This will be the last Christmas post of 2023. I’m sure a lot of you are relieved!
This song is not only my favorite Christmas Carol… I think it’s up there with the best songs ever written. I hope everyone has a great Christmas/Holiday this year…not only that but have a Happy New Year in 2024.
There are over 26,000 different versions of “Silent Night” on Spotify, meaning you could listen to a different rendition of the carol every night for 72 years.
Halfway through December 1818, the church organ in St. Nicholas in Oberndorf, 11 miles north of Salzburg in what is now Austria, broke (a popular version of the story claims that mice had eaten out the bellows). The curate, 26-year-old Josef Mohr, realized it couldn’t be repaired in time to provide music on Christmas Eve. He told his troubles to his friend, a headmaster and amateur composer named Franz Gruber, while giving him as a present a poem he had written two years earlier. Gruber was so taken by the rhythm of the poem that he set it to music, and on Christmas Eve there was music after all. Mohr played his guitar while the pair sang the song. It was the first public performance of “Stille Nacht” or as we know it “Silent Night.”
It is believed that Silent Night has been translated into over 300 languages around the world, and it is one of the most popular carols of all time.
From Songfacts
Bing Crosby’s version became his best-seller of the 1930s.

★ ★ ★ ★

▶ **Directions**
(A) Using the Silent Night post, answer these questions:
(i) How many versions of "Silent Night" are on Spotify?
(ii) Who set Josef Mohr's poem to music?
(iii) Whose version of the carol became his best-seller of the 1930s?
(B) Write a continuation of the Silent Night post, picking up after its last sentence.

▶ **Dataset section**
★ ★ ★ ★

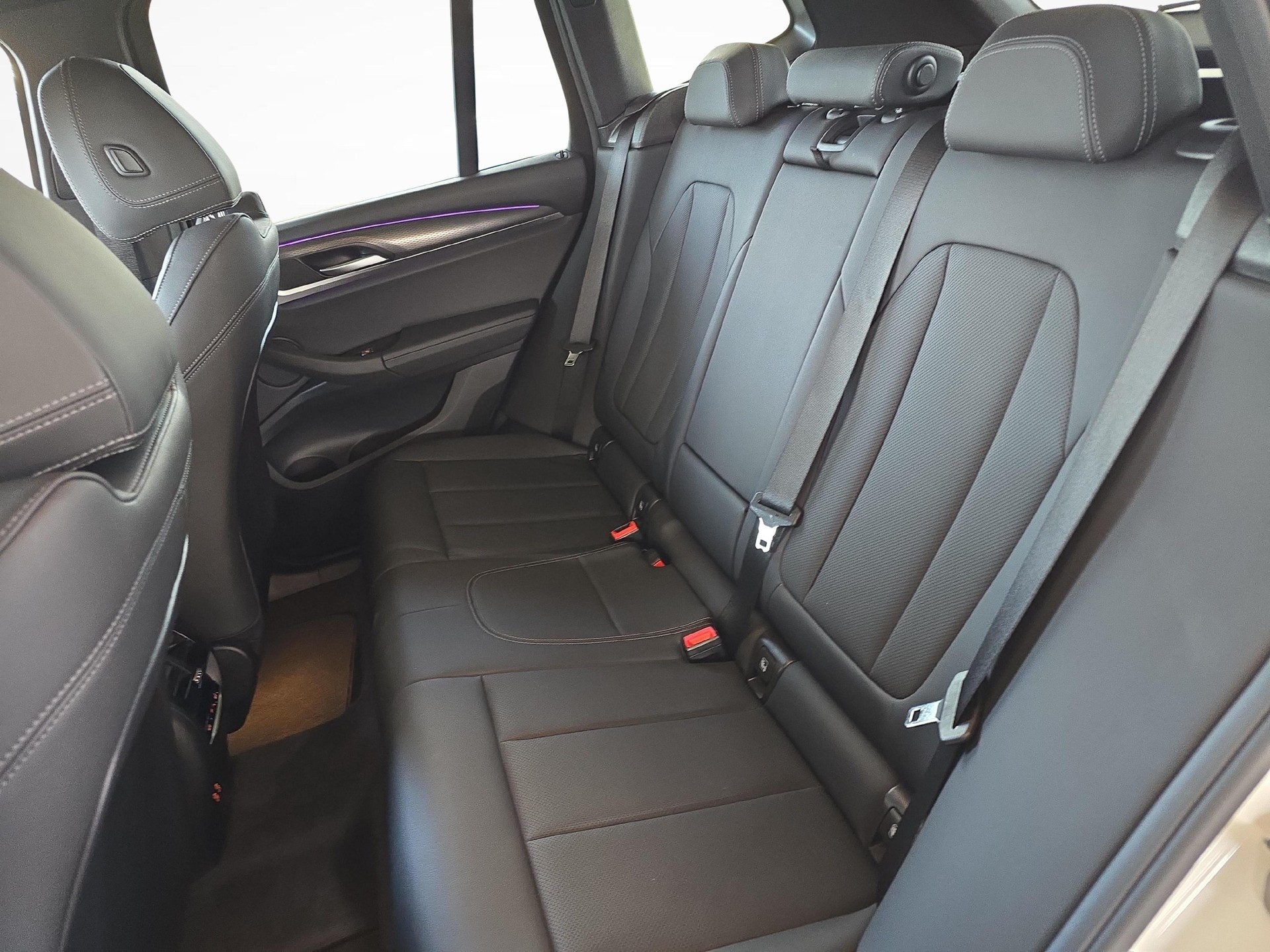 BMW X3 20d xDrive paddles-image-10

★ ★ ★ ★

▶ **Written answers**
(A)
(i) Over 26,000
(ii) Franz Gruber, a headmaster and amateur composer
(iii) Bing Crosby's

(B)
Music licensing company PPL announced in December 2010 that this carol tops the list of Britain’s “most recorded Christmas song of all time.” Said Mike Dalby, Lead Reporting Analyst at PPL: “Silent Night is a beautiful carol which encapsulates the feeling of Christmas entirely. Everyone from punk band The Dickies right through to Sinead O’Connor has recorded it, which exemplifies just how much it resonates with all different types of artists.”
According to PPL, Sinead O’Connor’s 1991 recording was the most popular version of the carol in Britain.
When the organ builder finally did show up to repair the St. Nicholas organ, he was given a copy of the “Silent Night” composition and brought it home. From there, traveling folk singers got a hold of it and began incorporating the carol into their repertoire. It didn’t make its way to America until 1839.
As the song gained traction throughout Europe, Franz Gruber composed several different orchestral arrangements. He donated all profits from the carol to local charities for children and the elderly, and eventually died penniless.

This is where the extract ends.